The new HBRT features enhanced search and navigation functions, but its main purpose is much the same as its predecessor — namely, public access to information about HIPAA breaches affecting 500 or more individuals. Its enhanced functions allow HBRT users to filter through the most recent types of breaches, where the breaches occurred, and the number of impacted individuals. The HBRT does not cover every detail leading up to an investigation, but it provides enough information about the type, source and scope of the breach to potentially impact the breaching party’s reputation as a provider or vendor.
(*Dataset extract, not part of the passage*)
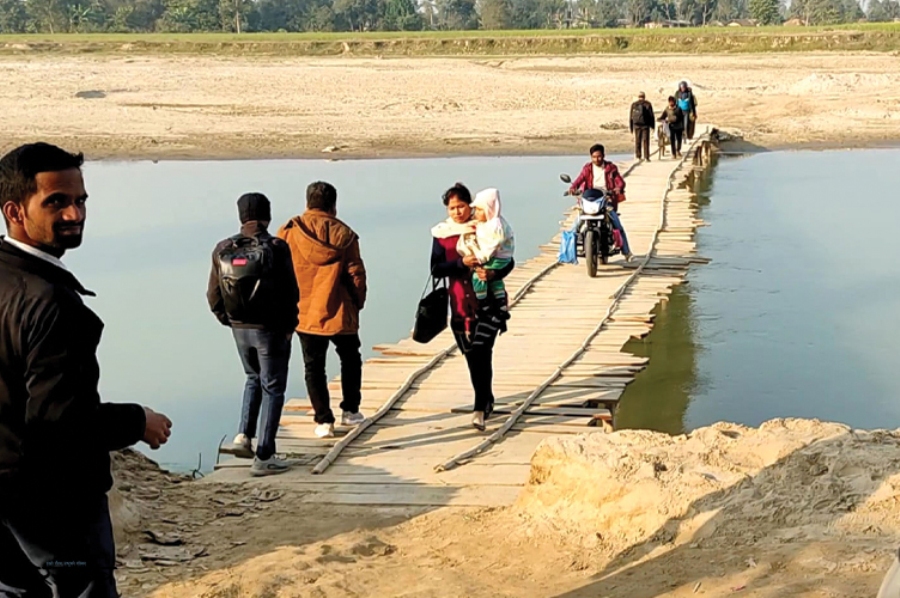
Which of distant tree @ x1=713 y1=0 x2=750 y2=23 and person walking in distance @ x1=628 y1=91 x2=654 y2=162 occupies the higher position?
distant tree @ x1=713 y1=0 x2=750 y2=23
While much of the promise of the HBRT involves improving patient-consumer awareness of HIPAA breaches and providing an easy-to-access repository of information about recent breaches for covered entities and their business associates (the same goals touted when the tool was first rolled out in 2009), perhaps the more valuable feature of the new tool is its nudge towards HIPAA compliance. Patients using the tool will be able to review breach information more easily before selecting a health care provider, and may be more inclined to trust a provider that is not on the “Current Investigations” page than one that is listed. Similarly, a potential partner/acquirer/target can now more easily discover breach information when assessing whether a provider is a good match for its strategic development or brand.

Although we are all swimming in data related to HIPAA breaches and settlements, it is important to sift through the available information and use it to enhance HIPAA compliance. The HBRT provides an up-to-date picture of HIPAA compliance for the entire health care industry, and a lot of good can come from this heightened level of transparency. The information available on the HBRT can be very useful when structuring your own HIPAA risk assessments and proactively putting up a strong offense to new types of HIPAA threats.